OLG Hamm v. 02.01.2018: Betriebsgefahr eines Pkw und Radfahrerverschulden




Das OLG Hamm (Beschluss vom 02.01.2018 - I-7 U 44/17) hat entschieden:

   Bei der Abwägung der wechselseitigen Verursachungsbeiträge tritt die einfache Betriebsgefahr eines PKW hinter einem für den Unfall ursächlichen Vorfahrtsverstoß des verunfallten Fahrradfahrers vollständig zurück.

Siehe auch
Betriebsgefahr - verschuldensunabhängige Gefährdungshaftung
und
Radfahrer-Unfälle - Verkehrsunfall mit Fahrradbeteiligung




Gründe:


I.

Zwischen den Parteien steht ein Unfallereignis vom 18.04.2015 in Streit, das sich gegen 19:25 Uhr im T-​Kreuzungsbereich auf der L-​Straße in E ereignete.

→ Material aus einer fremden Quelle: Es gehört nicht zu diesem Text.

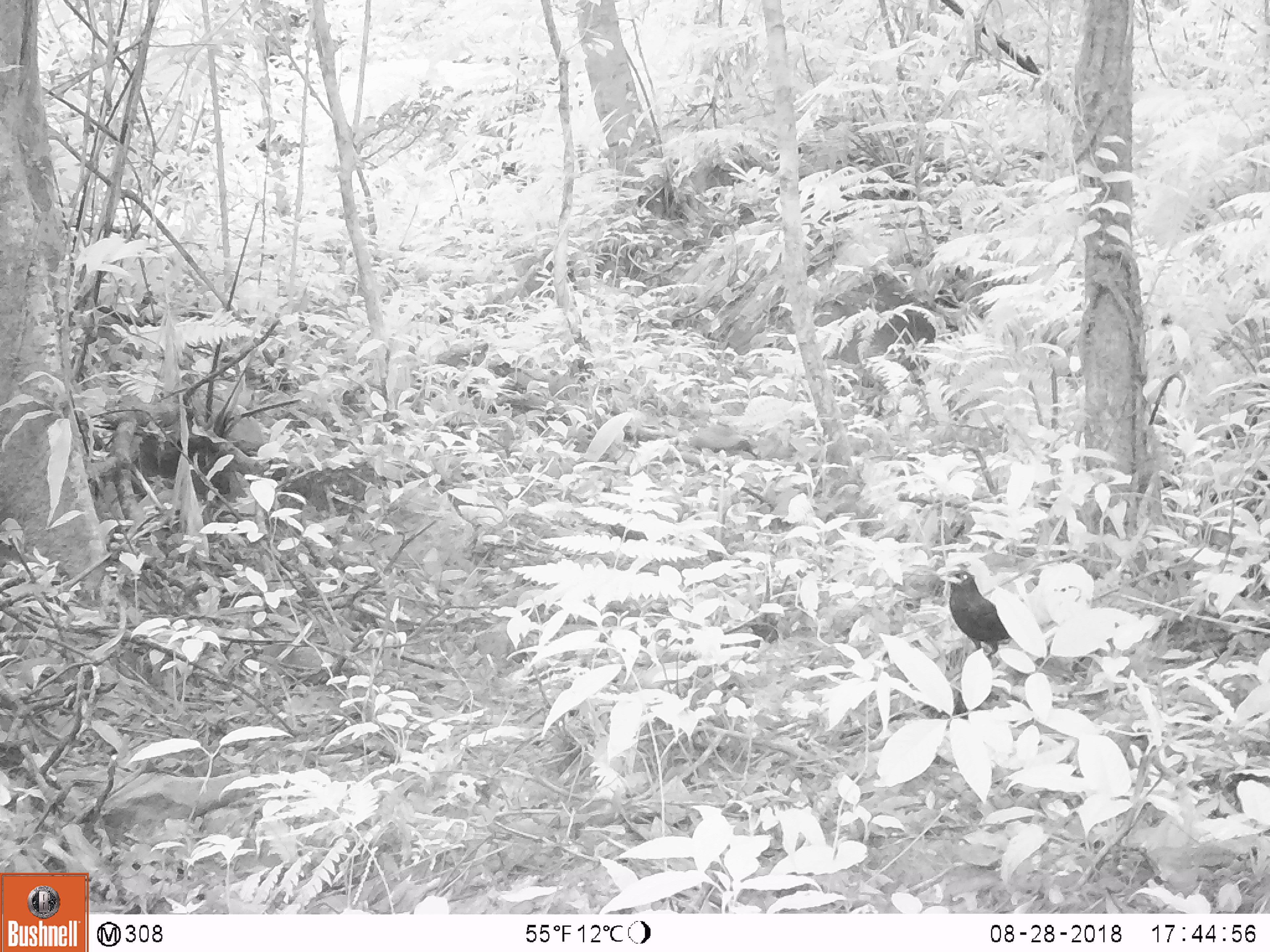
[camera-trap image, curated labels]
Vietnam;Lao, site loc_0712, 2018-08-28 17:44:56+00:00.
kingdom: Animalia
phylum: Chordata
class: Aves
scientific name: Aves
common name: bird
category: unidentified bird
Unidentified bird (bird) (Aves). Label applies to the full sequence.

An dem Unfall waren das im Eigentum des Klägers stehende Fahrzeug, VW Golf, amtliches Kennzeichen ..., welches bei der Drittwiderbeklagten zu 2) haftpflichtversichert war und welches im Unfallzeitpunkt von der Drittwiderbeklagten zu 1) gesteuert wurde, sowie die Beklagte mit ihrem Fahrrad beteiligt. Der Unfall ereignete sich im Zusammenhang mit dem Abbiegevorgang der Beklagten, als diese nach links in die L-​Straße abbog. Die Beklagte wurde hierbei von dem aus ihrer Sicht von rechts kommenden Fahrzeug des Klägers erfasst.

Bei der L-​Straße handelt es sich um einen verzweigten Wirtschaftsweg, der zwischen Feldern verläuft. Die zulässige Höchstgeschwindigkeit beträgt 100 km/h. Die Fahrbahnbreite der L-​Straße liegt zwischen 1,98 m und 2,42 m.

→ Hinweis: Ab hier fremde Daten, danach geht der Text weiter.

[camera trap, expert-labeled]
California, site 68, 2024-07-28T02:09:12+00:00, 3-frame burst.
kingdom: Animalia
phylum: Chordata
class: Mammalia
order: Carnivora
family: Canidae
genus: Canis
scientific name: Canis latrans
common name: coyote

Die Sichtverhältnisse zwischen den Unfallbeteiligten waren im T-​Kreuzungsbereich aufgrund von Sträuchern und Bäumen eingeschränkt. Im Kreuzungsbereich gilt mangels abweichender Beschilderung die allgemeine Vorfahrtsregel rechts-​vor-​links.

Durch das Unfallereignis wurde die Beklagte erheblich verletzt. An dem Fahrzeug des Klägers entstand ein Sachschaden.




Der Kläger und die Beklagte haben wechselseitig Ansprüche aus dem Unfallereignis vom 18.04.2015 geltend gemacht.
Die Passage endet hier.